Il faut bien être sur ses gardes pour reconnaître la fausse monnaie que donne un ami.
Honoré de Balzac

"Chèques en blanc"

Où l’on apprend qu’un propriétaire de pub peut devenir banquier du jour au lendemain.

Image : ARCHIVES DE LA BANQUE D'ANGLETERRE

Irlande, 4 mai 1970. C’est la catastrophe ! Le journal Irish Independent vient d’annoncer une nouvelle très inquiétante : les banquiers sont en grève et toutes les banques du pays sont fermées jusqu’à nouvel ordre !

De nombreuses questions jaillissent. Sans banques, comment va-t-il être possible de payer ses Guinness ? Faut-il aller retirer toutes ses économies et les stocker sous l’oreiller ?

Six mois plus tard, la grève est terminée. Et le bilan est stupéfiant. L’Irlande n’a pas le moindre mouvement de panique bancaire, et la croissance économique a été au beau fixe !

Que s’est-il passé ? En l’absence de banques, l’économie a pu tourner grâce à des commerçants particuliers : les propriétaires de pub ! Centraux dans les villages, ils avaient la confiance des citoyens, et leur faisaient confiance en retour : ils ont donc accepté comme moyen de paiement des chèques qui ne seraient encaissés qu’à la réouverture des banques.

Puis ils se sont mis à faire circuler ces chèques, comme si cela avait été de la monnaie sonnante et trébuchante. En faisant cela, ils ont joué un rôle d’intermédiaire des échanges économiques, et sont devenu sans le savoir des sortes de banquiers.

Consigne: Recopiez le passage du texte sur la grève des banques en Irlande qui commence par « Que s’est-il passé ? » et va jusqu'à « sortes de banquiers. ». Les lignes ci-après sont sans rapport avec le texte.

Contenu des données:
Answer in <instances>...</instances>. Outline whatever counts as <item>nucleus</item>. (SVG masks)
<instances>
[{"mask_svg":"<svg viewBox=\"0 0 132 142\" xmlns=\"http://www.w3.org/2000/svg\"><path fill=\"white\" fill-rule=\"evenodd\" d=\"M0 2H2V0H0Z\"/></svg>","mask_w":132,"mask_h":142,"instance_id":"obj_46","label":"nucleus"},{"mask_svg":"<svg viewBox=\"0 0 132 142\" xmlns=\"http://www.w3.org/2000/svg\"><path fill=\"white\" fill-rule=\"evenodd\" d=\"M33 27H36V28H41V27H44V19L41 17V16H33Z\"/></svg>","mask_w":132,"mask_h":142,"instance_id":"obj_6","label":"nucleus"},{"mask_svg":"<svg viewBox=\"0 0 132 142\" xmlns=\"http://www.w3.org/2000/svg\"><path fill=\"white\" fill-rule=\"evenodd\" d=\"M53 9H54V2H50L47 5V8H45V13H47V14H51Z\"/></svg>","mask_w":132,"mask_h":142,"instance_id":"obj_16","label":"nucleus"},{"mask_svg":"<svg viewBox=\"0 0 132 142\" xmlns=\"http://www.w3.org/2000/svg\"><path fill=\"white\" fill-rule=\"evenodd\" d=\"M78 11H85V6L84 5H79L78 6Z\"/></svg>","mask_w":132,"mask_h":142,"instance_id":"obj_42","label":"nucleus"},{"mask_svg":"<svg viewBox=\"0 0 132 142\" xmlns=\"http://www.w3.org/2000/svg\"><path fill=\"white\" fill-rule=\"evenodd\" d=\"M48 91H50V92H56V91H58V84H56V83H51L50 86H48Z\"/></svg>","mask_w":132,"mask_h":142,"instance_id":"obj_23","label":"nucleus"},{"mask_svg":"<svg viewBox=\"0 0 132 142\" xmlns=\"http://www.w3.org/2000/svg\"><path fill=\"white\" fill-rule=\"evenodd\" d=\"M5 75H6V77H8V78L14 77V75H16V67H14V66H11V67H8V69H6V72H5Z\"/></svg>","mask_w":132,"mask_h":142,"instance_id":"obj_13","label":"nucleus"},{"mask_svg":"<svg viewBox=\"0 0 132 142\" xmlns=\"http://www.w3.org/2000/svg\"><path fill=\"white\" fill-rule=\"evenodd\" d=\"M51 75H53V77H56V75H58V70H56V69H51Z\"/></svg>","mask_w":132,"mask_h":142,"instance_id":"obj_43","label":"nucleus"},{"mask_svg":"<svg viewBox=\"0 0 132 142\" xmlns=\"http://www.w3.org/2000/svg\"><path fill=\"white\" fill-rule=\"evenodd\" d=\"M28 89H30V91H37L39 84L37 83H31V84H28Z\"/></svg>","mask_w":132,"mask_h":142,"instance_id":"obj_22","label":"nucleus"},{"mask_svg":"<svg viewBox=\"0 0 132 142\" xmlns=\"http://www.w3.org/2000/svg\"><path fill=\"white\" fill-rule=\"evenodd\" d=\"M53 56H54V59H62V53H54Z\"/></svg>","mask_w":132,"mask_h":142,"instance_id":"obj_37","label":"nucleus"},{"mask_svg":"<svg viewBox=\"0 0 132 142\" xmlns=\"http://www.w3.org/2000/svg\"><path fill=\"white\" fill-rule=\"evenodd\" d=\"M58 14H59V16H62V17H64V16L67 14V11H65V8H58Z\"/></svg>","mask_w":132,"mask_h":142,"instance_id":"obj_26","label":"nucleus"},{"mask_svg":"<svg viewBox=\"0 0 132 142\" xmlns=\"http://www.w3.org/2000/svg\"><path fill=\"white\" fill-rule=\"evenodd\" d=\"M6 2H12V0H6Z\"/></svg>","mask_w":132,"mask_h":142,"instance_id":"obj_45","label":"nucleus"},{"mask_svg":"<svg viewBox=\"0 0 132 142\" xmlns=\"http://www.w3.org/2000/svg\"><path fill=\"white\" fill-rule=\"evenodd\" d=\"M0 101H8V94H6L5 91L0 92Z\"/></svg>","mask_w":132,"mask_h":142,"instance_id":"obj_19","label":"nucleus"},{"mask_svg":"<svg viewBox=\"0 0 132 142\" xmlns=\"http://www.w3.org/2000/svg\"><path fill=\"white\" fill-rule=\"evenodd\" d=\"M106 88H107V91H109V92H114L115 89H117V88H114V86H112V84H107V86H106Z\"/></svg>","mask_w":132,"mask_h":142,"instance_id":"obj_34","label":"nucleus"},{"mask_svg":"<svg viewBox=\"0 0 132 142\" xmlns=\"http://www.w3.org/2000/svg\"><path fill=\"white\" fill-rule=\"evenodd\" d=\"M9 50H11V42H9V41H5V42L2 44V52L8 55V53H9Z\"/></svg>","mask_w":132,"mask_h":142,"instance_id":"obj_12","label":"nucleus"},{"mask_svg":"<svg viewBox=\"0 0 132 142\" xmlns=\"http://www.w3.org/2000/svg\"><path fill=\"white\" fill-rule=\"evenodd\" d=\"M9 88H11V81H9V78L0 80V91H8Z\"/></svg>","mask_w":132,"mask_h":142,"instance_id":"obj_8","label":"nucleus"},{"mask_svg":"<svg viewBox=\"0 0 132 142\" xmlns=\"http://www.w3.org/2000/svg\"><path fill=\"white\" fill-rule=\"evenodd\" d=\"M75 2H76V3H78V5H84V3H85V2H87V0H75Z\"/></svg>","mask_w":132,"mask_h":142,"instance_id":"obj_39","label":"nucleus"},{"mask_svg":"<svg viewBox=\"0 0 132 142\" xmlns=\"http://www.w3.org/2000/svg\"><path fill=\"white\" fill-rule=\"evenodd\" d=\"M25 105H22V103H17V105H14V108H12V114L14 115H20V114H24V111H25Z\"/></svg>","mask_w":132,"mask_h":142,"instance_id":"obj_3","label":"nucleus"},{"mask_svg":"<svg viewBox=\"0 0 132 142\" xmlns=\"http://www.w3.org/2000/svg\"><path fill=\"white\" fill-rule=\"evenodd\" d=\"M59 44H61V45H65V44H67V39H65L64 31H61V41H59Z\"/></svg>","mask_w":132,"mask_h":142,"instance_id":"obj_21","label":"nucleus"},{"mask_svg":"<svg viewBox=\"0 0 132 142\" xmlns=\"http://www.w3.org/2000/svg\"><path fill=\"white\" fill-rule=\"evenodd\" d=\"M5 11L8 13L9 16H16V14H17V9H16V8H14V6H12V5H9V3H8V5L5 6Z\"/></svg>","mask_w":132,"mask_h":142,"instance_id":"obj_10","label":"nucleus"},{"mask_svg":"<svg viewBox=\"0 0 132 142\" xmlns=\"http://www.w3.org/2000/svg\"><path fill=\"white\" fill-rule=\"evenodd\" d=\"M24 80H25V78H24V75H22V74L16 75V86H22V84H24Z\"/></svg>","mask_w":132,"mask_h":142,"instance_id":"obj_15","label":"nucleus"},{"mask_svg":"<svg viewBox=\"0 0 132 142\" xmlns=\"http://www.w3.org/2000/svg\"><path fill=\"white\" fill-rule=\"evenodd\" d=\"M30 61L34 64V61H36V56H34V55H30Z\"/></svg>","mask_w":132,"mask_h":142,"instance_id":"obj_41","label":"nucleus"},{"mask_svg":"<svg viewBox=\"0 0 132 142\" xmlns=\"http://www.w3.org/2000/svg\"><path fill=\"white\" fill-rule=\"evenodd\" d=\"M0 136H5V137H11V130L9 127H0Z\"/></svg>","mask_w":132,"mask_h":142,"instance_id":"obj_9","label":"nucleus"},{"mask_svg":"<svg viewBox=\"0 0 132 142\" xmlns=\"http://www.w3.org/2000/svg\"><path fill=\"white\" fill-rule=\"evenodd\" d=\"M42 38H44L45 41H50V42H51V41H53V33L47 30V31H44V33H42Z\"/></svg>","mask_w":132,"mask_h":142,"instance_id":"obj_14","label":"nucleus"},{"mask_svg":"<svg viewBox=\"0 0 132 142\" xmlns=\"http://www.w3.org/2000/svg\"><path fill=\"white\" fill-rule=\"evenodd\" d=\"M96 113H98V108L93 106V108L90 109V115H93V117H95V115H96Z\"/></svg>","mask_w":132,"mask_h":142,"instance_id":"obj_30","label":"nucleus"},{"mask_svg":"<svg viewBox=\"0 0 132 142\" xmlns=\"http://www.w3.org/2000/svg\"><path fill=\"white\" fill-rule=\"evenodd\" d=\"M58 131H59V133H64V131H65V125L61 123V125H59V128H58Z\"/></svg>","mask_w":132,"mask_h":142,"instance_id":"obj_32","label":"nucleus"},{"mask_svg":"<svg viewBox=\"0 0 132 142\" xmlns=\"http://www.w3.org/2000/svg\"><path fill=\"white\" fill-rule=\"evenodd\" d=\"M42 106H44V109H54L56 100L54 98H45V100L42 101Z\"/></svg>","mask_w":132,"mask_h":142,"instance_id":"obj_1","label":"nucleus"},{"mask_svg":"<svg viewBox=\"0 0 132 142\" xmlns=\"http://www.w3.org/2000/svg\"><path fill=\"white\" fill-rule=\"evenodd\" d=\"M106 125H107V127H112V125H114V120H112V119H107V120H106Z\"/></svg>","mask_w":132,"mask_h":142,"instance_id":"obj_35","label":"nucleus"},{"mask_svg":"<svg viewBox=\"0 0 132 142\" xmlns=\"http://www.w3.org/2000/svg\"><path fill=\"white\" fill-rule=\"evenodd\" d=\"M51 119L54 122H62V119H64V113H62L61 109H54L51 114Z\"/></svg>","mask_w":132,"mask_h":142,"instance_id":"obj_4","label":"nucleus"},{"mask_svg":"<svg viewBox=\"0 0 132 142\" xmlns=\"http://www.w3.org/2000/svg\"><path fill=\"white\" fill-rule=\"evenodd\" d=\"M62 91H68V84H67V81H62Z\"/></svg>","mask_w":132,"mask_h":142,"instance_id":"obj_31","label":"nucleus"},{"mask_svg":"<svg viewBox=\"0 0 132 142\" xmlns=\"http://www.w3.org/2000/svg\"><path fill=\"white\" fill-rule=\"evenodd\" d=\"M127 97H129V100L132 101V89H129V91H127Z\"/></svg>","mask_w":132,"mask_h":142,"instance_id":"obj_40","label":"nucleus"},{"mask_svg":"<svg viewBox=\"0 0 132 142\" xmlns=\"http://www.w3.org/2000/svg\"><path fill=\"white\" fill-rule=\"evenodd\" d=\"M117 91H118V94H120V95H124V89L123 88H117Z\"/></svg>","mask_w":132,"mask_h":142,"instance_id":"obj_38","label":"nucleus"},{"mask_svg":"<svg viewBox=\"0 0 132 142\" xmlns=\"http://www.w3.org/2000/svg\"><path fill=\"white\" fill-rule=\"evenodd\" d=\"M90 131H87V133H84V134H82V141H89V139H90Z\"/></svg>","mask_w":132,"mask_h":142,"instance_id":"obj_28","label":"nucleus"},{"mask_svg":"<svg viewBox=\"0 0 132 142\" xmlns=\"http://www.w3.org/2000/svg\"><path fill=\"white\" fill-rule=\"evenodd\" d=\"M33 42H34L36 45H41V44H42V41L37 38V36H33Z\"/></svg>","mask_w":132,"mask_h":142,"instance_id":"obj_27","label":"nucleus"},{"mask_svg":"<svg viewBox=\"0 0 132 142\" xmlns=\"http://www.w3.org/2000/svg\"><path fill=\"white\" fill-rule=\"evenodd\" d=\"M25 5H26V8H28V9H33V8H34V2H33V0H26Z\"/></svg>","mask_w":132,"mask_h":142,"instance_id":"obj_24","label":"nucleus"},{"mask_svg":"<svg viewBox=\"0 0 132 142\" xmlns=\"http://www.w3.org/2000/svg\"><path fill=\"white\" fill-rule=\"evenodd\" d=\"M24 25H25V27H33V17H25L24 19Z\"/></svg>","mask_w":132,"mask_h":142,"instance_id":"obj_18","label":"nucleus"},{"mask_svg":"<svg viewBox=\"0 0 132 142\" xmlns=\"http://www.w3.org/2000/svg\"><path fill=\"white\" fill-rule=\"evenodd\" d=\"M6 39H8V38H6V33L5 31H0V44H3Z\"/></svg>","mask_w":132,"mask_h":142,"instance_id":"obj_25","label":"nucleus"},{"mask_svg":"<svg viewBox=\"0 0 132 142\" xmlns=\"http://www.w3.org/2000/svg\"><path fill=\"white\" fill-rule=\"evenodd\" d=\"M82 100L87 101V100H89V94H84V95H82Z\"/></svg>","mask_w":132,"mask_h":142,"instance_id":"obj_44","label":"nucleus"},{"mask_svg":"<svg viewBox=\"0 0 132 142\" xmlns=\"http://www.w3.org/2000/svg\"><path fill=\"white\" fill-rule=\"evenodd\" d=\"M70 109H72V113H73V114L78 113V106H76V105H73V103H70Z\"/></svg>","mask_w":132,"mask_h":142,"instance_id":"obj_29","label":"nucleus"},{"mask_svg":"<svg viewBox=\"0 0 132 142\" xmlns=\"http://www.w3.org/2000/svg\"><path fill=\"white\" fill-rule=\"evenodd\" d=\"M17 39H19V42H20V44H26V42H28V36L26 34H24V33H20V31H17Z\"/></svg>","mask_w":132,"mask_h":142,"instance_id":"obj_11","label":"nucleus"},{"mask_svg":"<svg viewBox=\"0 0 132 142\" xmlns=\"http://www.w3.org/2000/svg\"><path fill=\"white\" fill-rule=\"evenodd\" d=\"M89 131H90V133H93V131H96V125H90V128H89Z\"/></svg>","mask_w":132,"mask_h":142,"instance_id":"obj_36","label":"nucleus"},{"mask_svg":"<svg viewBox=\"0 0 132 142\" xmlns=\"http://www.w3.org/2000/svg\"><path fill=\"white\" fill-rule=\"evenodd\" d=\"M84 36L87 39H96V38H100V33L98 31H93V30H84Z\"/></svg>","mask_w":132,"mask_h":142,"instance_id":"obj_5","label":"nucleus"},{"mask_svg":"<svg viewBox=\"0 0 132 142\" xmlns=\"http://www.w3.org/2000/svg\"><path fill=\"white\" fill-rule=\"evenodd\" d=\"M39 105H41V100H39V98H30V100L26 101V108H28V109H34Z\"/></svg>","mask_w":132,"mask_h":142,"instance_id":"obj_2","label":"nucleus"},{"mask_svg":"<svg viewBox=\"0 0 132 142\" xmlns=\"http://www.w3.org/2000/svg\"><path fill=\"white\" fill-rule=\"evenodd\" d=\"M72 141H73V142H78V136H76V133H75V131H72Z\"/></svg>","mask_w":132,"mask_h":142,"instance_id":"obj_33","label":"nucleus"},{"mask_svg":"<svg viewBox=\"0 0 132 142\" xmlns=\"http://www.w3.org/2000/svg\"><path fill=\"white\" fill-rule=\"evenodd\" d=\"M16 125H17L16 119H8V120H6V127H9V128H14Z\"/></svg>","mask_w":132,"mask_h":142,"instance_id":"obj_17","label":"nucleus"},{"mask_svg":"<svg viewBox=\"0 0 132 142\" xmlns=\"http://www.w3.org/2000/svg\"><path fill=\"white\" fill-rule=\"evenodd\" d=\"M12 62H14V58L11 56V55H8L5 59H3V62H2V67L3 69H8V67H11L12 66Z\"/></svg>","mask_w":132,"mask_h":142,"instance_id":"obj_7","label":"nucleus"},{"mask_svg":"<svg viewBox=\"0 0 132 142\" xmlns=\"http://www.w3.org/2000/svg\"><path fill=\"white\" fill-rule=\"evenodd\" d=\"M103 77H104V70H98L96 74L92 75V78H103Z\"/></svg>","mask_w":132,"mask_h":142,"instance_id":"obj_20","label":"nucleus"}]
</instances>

Réponse:
Que s’est-il passé ? En l’absence de banques, l’économie a pu tourner grâce à des commerçants particuliers : les propriétaires de pub ! Centraux dans les villages, ils avaient la confiance des citoyens, et leur faisaient confiance en retour : ils ont donc accepté comme moyen de paiement des chèques qui ne seraient encaissés qu’à la réouverture des banques.

Puis ils se sont mis à faire circuler ces chèques, comme si cela avait été de la monnaie sonnante et trébuchante. En faisant cela, ils ont joué un rôle d’intermédiaire des échanges économiques, et sont devenu sans le savoir des sortes de banquiers.